● **What you will do**:
1 > In the commentary on Jesuit's bark, what years did the Kangxi Emperor of China rule?
2 > Copy everything in the Jesuit's bark commentary from "An early record" down to "XIV (Fontaney 1703).".

● **Document passage**:
<<<<

Cook H (2010). Testing the effects of Jesuit’s bark in the Chinese Emperor’s court.

© Harold J. Cook, John F. Nickoll Professor of History, Brown University, Providence, RI 02912, Harold_Cook@brown.edu


Cite as: Cook H (2010). Testing the effects of Jesuit’s bark in the Chinese Emperor’s court. JLL Bulletin: Commentaries on the history of treatment evaluation (https://www.jameslindlibrary.org/articles/testing-the-effects-of-jesuits-bark-in-the-chinese-emperors-court/)


An early record of a successful clinical trial is due to the initiative of the Kangxi Emperor of China (ruled 1662-1722). Returning to France in 1703, the Jesuit Jean de Fontenay—leader of a group of Jesuit missionary scientists—mentioned the affair in a letter to father François de la Chaise, father confessor to Louis XIV (Fontaney 1703).

>>>>

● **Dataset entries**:
<<<<

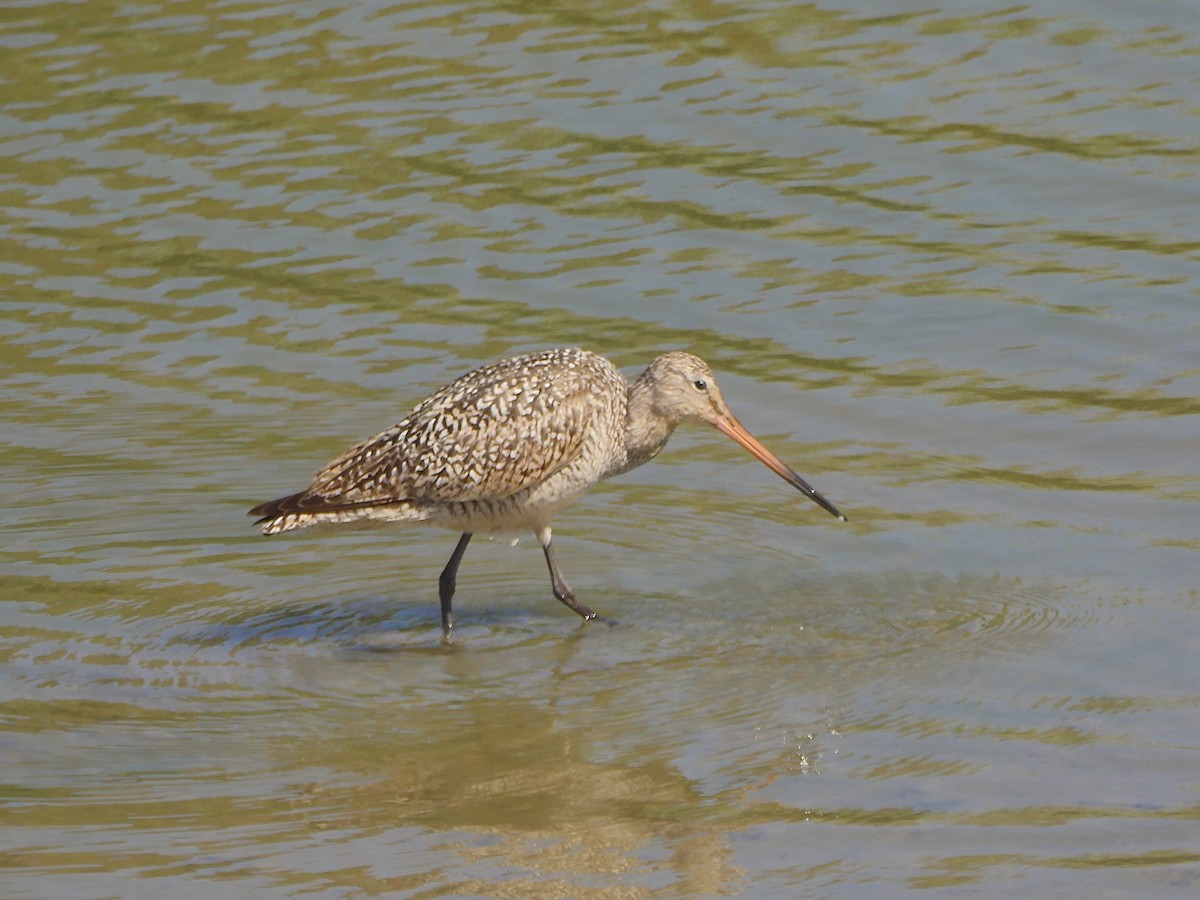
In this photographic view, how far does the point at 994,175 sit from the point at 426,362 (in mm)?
3064

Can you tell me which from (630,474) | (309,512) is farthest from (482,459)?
(630,474)

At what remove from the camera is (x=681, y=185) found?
35.6 ft

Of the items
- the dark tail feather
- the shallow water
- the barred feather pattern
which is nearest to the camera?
the shallow water

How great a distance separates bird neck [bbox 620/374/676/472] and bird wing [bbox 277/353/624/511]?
0.20 meters

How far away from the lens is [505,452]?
7355 millimetres

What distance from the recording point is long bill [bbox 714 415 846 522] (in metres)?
7.72

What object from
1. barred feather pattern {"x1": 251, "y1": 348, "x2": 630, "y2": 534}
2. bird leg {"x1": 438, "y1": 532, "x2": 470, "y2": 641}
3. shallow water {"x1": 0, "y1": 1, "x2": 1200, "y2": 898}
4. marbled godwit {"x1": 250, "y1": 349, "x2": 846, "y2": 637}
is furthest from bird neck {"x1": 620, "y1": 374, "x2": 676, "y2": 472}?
bird leg {"x1": 438, "y1": 532, "x2": 470, "y2": 641}

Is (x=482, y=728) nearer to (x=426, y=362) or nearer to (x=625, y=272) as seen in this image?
(x=426, y=362)

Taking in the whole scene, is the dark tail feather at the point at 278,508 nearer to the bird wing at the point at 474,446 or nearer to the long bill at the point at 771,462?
the bird wing at the point at 474,446

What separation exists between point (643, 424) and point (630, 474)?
3.36ft

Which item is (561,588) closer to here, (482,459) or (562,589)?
(562,589)

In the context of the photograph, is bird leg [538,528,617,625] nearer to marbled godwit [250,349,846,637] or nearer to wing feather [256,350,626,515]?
marbled godwit [250,349,846,637]

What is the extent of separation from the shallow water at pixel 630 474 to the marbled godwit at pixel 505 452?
382 millimetres

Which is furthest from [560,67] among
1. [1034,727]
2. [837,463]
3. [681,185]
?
[1034,727]
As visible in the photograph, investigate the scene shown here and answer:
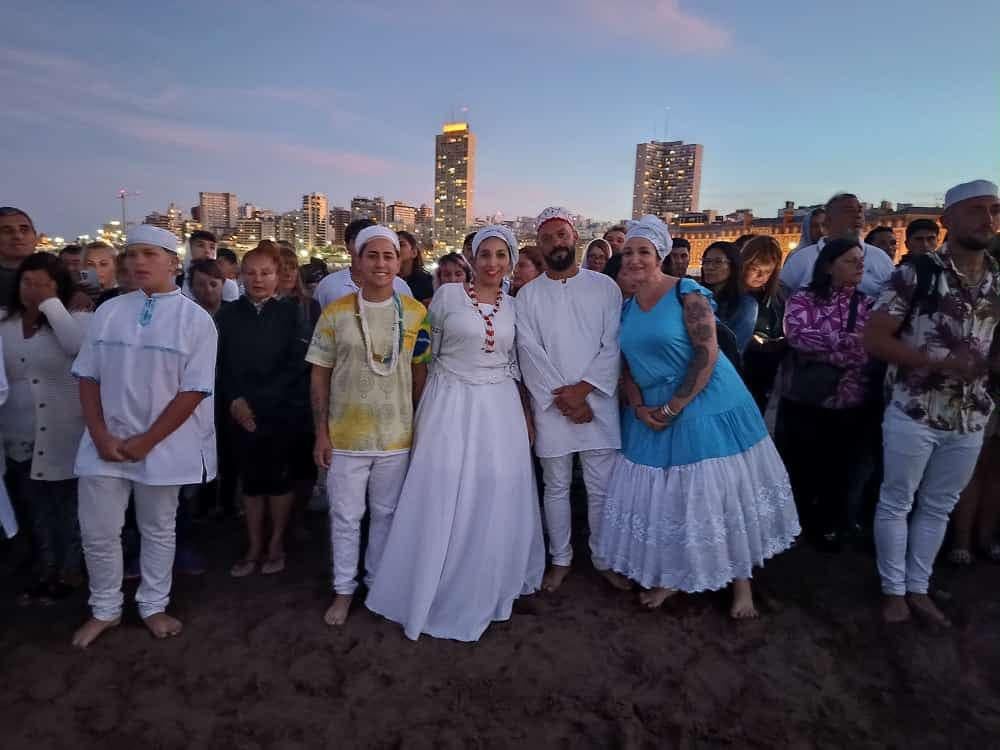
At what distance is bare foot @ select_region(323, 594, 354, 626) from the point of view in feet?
10.6

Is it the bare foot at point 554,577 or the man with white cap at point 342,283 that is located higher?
the man with white cap at point 342,283

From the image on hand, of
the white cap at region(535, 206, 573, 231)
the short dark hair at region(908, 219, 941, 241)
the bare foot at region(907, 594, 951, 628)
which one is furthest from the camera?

>>>>

● **Responses by task**:
1 > 1662-1722

2 >
An early record of a successful clinical trial is due to the initiative of the Kangxi Emperor of China (ruled 1662-1722). Returning to France in 1703, the Jesuit Jean de Fontenay—leader of a group of Jesuit missionary scientists—mentioned the affair in a letter to father François de la Chaise, father confessor to Louis XIV (Fontaney 1703).